#### Exercise task a:
In the book review excerpt below, why did the writer pick up Riding the Black Cockatoo in the library? Answer in one to three sentences.
— START Text excerpt —
The Most Disturbing Book I’ve Ever Read? Riding the Black Cockatoo by John Danalis

Usually “disturbing” is a term reserved to describe horror (in which case it is a compliment) or texts about horrific events (in which case it is either a compliment or an accusation, depending on who you ask). The word kept popping up when I was thinking about the best way to describe the book that’s been on my mind for the past few days. Riding the Black Cockatoo by John Danalis is not a work of horror fiction, and while it certainly covers horrific events, they are not the main reason why this book rocked my world.

But first things first. I picked up this book in the library for the most superficial reason imaginable: I liked the cover. Cover design is an underestimated art form, in my opinion, and a nice example always grab my attention. Riding’s cover is red with graphic black shapes. It told me very little about its content.

Next, I read the blurb. Blurb writing is another underestimated art form. In this case, a few understated sentences told me that this was a work of creative non-fiction, written by a white Australian author whose parents used to keep an Aboriginal skull on their mantelpiece.
— END Text excerpt —
#### Exercise task b:
In the records, swap "camera-to-subject distance" for "distance from the camera" in the lines from the one with "What is the" to the one with "Assessed visually, is", and return only those lines with all else unchanged.
— START Recorded information —
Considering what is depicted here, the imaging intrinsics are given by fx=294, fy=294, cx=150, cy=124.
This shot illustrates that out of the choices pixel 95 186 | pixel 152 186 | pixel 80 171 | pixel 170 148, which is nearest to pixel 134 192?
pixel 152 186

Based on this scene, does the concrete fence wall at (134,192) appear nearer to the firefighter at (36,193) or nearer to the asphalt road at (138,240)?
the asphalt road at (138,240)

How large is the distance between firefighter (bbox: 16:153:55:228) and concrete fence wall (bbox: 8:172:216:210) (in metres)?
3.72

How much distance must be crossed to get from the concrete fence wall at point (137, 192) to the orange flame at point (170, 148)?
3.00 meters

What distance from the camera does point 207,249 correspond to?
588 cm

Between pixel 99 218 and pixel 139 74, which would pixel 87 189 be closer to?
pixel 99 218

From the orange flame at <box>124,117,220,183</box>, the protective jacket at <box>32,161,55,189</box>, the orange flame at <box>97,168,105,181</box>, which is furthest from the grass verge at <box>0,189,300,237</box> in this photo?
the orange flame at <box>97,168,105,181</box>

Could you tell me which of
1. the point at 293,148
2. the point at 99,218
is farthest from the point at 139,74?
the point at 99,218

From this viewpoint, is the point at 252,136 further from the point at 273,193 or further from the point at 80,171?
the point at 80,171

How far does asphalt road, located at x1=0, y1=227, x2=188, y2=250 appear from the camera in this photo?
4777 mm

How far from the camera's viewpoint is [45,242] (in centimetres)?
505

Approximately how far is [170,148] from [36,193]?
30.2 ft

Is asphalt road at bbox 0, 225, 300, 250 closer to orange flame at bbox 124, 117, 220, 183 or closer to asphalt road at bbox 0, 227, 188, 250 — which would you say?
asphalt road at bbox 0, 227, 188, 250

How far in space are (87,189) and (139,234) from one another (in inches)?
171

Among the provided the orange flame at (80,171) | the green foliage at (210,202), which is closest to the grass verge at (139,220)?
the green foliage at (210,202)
— END Recorded information —
— START Recorded information —
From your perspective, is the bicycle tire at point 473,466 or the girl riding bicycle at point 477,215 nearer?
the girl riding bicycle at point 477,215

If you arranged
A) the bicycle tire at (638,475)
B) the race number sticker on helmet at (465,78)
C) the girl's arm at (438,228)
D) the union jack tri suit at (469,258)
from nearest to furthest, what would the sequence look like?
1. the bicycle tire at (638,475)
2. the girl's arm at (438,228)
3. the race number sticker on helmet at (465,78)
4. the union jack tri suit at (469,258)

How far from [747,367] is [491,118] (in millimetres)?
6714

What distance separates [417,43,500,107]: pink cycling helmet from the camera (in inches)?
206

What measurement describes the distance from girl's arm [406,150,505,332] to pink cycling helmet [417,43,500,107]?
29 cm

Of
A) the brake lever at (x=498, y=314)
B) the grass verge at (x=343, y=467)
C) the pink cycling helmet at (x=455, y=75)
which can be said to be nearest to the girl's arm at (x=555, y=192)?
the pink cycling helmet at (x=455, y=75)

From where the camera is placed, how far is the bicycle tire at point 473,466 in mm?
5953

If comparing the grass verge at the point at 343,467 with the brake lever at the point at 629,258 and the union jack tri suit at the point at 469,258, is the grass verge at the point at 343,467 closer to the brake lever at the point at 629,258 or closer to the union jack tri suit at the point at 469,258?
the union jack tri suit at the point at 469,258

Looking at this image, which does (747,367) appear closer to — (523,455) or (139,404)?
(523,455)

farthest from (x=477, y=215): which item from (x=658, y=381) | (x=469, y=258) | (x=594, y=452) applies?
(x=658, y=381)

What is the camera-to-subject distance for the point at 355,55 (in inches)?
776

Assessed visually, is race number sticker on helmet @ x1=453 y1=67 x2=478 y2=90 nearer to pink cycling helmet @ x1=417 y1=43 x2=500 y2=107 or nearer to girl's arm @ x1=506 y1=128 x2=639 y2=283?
— END Recorded information —
#### Worked solution a:
The writer picked it up because they liked the cover, which they call the most superficial reason imaginable. The cover is red with graphic black shapes.

#### Worked solution b:
What is the distance from the camera for the point at 355,55 (in inches)?
776

Assessed visually, is race number sticker on helmet @ x1=453 y1=67 x2=478 y2=90 nearer to pink cycling helmet @ x1=417 y1=43 x2=500 y2=107 or nearer to girl's arm @ x1=506 y1=128 x2=639 y2=283?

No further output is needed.